The comment I replied to said:
a Holocaust level genocide is taking place
30,000 people have died. 17 million people died in the holocaust. That is not on the same level and it is not on the same scale. 30,000 is a significantly smaller number than 17 million.
If you support the Palestinian cause, pretending otherwise is a home goal.
I get that it feels right, because people are understandably angry about all this, but it's not a winning argument. Quite the opposite. If you're provably exaggerating the scale of what's happening, it allows supporters of Israel's far right government to sow doubt and claim you might also be exaggerating about the very very real war crimes and ethnic cleansing they are engaged in.
Your comment above:
Maybe you misunderstood my criticism, but I wasn't disputing that what was happening was genocide or ethnic cleansing. I was disputing the level or scale of what was happening. Clearly what is happening in Gaza (and the West Bank) is on a smaller scale. 17 million vs. 30,000 in Gaza.

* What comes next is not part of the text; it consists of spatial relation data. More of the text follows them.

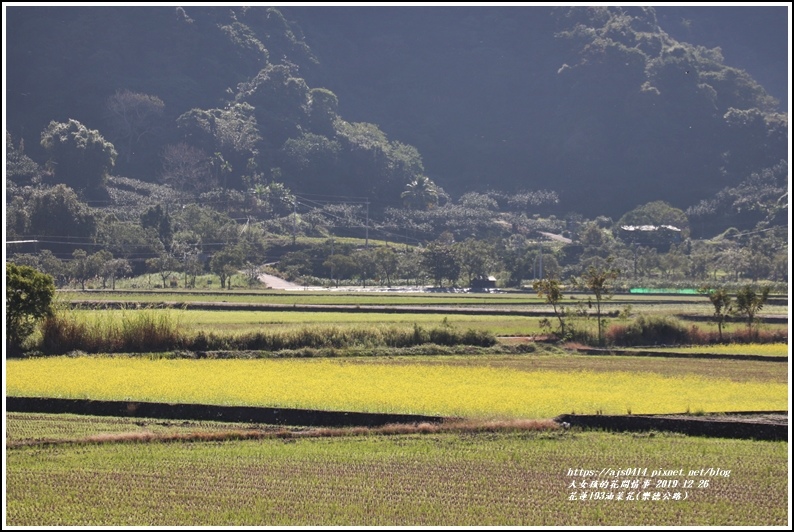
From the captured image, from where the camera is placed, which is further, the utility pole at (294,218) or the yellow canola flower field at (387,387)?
the utility pole at (294,218)

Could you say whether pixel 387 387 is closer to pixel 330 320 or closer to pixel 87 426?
pixel 87 426

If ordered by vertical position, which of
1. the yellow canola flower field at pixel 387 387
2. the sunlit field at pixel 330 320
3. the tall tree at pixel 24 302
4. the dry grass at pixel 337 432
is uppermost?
the tall tree at pixel 24 302

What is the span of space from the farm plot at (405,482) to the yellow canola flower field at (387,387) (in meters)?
4.44

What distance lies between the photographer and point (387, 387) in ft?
126

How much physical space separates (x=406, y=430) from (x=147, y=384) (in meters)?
12.0

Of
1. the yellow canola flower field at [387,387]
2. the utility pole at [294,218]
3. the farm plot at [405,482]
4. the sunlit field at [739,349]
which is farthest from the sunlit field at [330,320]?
the utility pole at [294,218]

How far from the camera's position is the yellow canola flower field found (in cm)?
3419

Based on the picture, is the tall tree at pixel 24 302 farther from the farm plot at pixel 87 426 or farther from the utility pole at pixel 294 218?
the utility pole at pixel 294 218

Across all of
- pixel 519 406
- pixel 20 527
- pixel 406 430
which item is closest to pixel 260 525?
pixel 20 527

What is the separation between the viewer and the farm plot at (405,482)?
72.7 ft

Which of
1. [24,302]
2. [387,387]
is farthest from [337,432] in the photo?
[24,302]

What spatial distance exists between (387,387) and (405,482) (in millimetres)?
13731

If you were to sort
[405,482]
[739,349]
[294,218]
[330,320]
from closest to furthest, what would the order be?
[405,482]
[739,349]
[330,320]
[294,218]

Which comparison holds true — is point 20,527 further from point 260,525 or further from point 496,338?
point 496,338
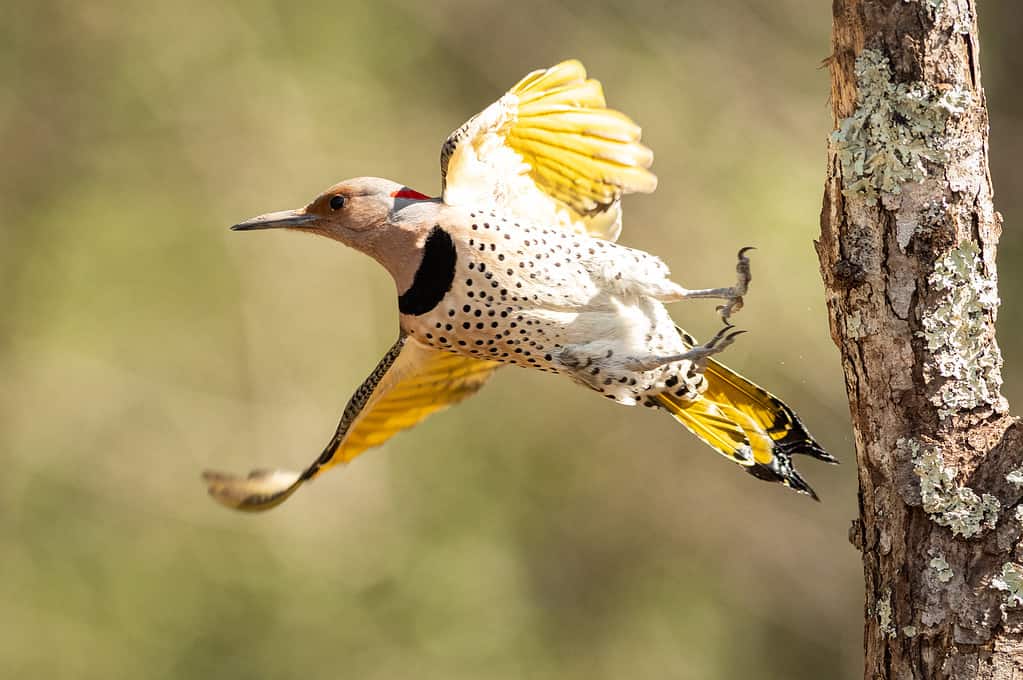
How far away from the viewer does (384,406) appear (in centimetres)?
272

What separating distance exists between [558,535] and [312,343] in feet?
5.16

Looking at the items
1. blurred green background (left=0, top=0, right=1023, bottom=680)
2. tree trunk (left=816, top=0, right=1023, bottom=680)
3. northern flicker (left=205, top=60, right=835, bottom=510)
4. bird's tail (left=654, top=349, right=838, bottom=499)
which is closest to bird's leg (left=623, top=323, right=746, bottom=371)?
northern flicker (left=205, top=60, right=835, bottom=510)

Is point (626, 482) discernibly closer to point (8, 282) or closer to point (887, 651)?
point (8, 282)

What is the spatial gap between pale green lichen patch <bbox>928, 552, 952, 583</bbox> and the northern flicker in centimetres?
51

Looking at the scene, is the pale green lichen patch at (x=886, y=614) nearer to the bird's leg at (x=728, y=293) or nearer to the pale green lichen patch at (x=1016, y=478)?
the pale green lichen patch at (x=1016, y=478)

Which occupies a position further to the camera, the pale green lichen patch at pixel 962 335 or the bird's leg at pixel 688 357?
the bird's leg at pixel 688 357

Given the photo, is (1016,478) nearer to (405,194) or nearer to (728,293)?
(728,293)

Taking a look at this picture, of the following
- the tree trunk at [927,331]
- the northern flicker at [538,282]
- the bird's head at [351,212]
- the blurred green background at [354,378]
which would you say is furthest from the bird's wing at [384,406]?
the blurred green background at [354,378]

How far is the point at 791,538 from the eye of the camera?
5.61 meters

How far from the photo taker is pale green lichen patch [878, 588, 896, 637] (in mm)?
1925

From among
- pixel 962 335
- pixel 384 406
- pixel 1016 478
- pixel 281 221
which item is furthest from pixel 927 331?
pixel 281 221

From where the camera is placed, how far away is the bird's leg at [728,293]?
232 centimetres

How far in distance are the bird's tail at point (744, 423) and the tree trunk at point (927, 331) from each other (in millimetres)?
520

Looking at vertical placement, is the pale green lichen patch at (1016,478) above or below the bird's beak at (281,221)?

This doesn't make what is happening ok. It just means that it is on a smaller scale than the holocaust.
This is not another argument. The number of casualties was my argument from the beginning. The number of casualties may not have been your point, but it was mine when you said that what was happening was on the same level or scale as the holocaust.
This is also not a strawman argument. I am literally adressing something you said in your comment.
On a more general note, this is why comparisons to the Nazis or the Holocaust are rarely helpful, and partly why Godwin's law is a thing.
For example, just because someone isn't Adolf Hitler or a Nazi, doesn't mean they're not a fascist. Calling someone like Ben Gvir or Smotrich a Nazi might feel good, but it allows them to say "Aha! But I don't believe x, y, z. Also, the Nazis hated Jews. I'm a Jew. So you're wrong." It undermines your argument, even if they are quite similar to Nazis. Call them a fascist or racial supremacist, based on things that they actually said and did, and it's far harder to deny.